◆ Passage for review ◆

That’s where the Lignite Research Council steps in. In addition to traditional use of coal for power, the council funds research projects that find value in lignite coal.
Holmes said this concentration of rare earth elements causes people to think about coal as a precious resource rather than a dirty source of energy.
“There are things in coal worth quite bit of money,” he said, and in the process of extracting those elements, power companies can clean up their coal by removing impurities, like sodium, calcium and sulfur, before burning it for energy.
The LRC just funded $280,000 of a phase two, benchscale project in the lab at EERC. Industry chipped in $400,000 and the Department of Energy is spending $2.75 million.
“Right now we’ve just been doing stuff in beakers,” Benson said.
If you were to walk into the EERC lab, you would see a mechanism to grind the coal, vessels that stir and mix it with a solvent, and a process to separate out the liquid to bring the elements into ore quality - one step away from refining.
Should this 18 month project work out as planned, a pilot project would be three to five years away. A small plant would process 2.5 tons per day but the next scale for North Dakota would be 10 to 20 kilograms per hour.
The emphasis so far in North Dakota has been on how are the rare earth elements extracts extracted. The state must also do more to evaluate their distribution within the coal supply.

◆ Exercise 1 ◆
Translate this sentence from the passage on rare earth elements in lignite coal into Spanish: "In addition to traditional use of coal for power, the council funds research projects that find value in lignite coal."
◆ Exercise 2 ◆
Carry on the passage about recovering rare earth elements from lignite coal, picking up after its final sentence.
The lines have no role in this exercise.

◆ Dataset excerpt ◆

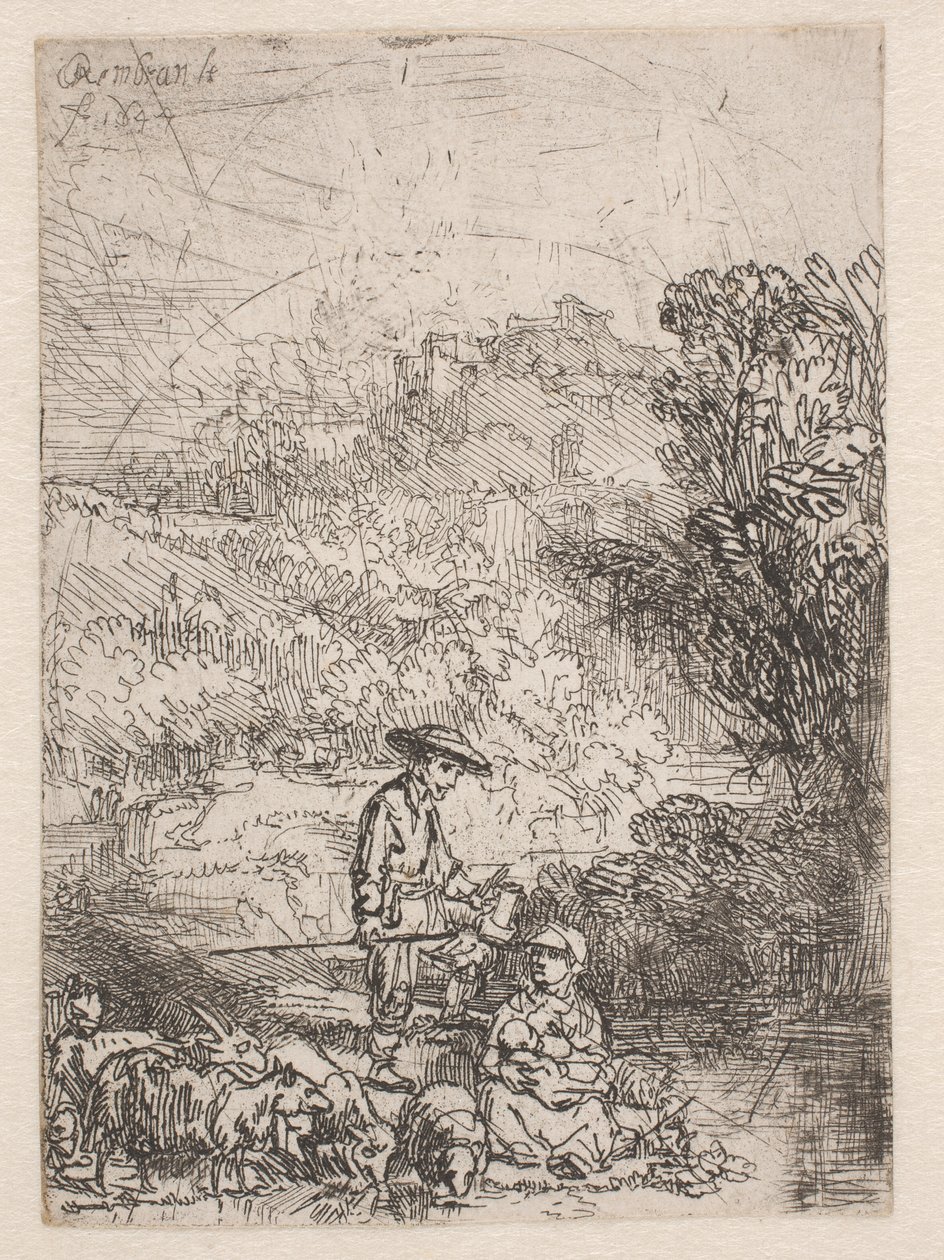 Pastýř a jeho rodina od Rembrandt van Rijn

◆ Final answer 1 ◆
Además del uso tradicional del carbón para generar energía, el consejo financia proyectos de investigación que encuentran valor en el carbón lignito.

◆ Final answer 2 ◆
“We need to know the extent of the resource,” Holmes said, because so far there have only been a few samples taken. Without a large concentration the project wouldn’t be feasible commercially.
There is currently a proposal being weighed that would map out, via a geological survey, where the rare earth elements are in the state.
The rare earth element resource in China is expected to run out in 15 years. After that the country will have to look for a new resource, which may be more expensive to mine. So U.S. researchers have until then to try to come up with their own viable solution.
Because research is in the relatively early stages, the costs are lower, Holmes said. A pilot project could cost anywhere between $15 million and $25 million, depending on scale.
“I think there is a push for it,” Holmes said, despite proposals from the Trump administration to slash federal budgets. "It's a security issue."